Stated goal: Rewrite the data from the line that contains "aerial work bucket?" through the line that contains "0.35 metres", with "Observing" changed to "Viewing" and nothing else altered. Leave the pictures out of your answer.

Supplied entries:
====

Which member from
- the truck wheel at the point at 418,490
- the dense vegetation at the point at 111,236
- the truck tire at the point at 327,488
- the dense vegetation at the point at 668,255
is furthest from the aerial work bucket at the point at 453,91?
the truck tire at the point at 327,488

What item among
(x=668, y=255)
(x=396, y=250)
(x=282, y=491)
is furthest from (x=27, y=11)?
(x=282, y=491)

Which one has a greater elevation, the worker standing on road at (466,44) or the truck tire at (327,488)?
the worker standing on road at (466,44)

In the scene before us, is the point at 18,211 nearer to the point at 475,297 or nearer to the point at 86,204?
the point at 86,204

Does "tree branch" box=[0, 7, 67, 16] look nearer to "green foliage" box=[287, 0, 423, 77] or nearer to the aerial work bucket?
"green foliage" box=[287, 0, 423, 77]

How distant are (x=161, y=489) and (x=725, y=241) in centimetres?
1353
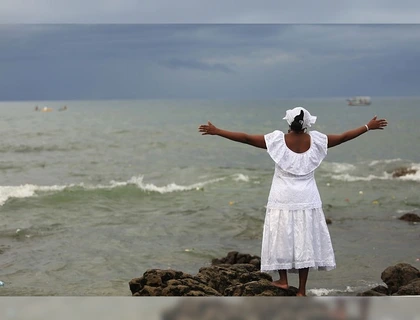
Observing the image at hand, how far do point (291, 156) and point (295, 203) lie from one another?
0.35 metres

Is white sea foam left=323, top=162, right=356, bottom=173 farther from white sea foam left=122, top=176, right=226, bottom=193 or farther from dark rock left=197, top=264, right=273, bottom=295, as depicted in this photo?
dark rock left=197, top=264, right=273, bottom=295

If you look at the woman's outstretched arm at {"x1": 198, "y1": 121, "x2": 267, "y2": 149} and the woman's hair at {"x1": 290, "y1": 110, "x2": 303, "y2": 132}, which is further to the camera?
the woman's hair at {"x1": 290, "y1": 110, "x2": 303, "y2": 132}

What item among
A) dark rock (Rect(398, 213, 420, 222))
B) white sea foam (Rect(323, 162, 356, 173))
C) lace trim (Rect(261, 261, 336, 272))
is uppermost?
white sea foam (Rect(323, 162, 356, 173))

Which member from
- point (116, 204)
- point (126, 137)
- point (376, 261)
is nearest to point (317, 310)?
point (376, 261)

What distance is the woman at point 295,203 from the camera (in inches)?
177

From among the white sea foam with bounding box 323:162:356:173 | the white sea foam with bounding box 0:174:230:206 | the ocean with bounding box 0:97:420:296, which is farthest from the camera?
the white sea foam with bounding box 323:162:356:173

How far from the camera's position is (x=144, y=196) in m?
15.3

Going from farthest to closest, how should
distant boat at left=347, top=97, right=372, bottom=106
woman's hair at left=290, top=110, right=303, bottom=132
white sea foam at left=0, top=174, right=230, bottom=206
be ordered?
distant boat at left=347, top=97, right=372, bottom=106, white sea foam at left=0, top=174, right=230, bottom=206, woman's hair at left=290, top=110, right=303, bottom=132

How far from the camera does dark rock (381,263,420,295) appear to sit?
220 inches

====

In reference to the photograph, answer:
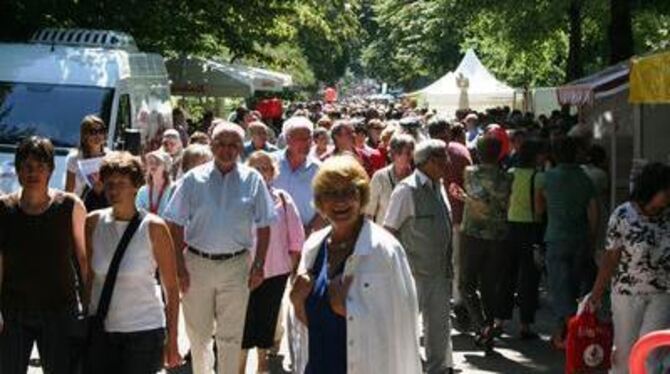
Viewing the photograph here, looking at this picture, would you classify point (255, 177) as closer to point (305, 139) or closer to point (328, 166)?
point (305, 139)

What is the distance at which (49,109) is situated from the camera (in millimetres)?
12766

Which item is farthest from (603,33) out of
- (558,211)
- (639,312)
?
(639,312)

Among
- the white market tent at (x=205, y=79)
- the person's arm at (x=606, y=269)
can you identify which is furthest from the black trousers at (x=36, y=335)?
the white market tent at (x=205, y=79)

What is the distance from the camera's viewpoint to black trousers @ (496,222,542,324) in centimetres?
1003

====

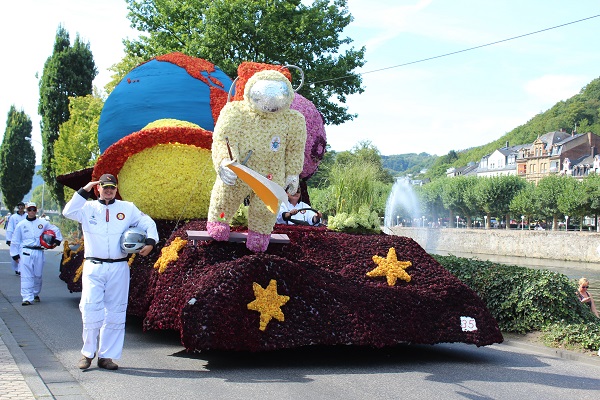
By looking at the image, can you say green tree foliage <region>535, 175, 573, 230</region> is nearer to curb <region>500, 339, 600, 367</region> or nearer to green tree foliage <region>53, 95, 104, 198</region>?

====

Written solution:
Does "tree branch" box=[0, 7, 67, 16] look nearer to "green foliage" box=[287, 0, 423, 77] or nearer to the aerial work bucket?
"green foliage" box=[287, 0, 423, 77]

How distant are (x=161, y=489) and (x=725, y=241) in centimetres?
1353
Viewing the image at hand, how far do point (291, 156) and point (295, 203) lie from one another?
0.35 metres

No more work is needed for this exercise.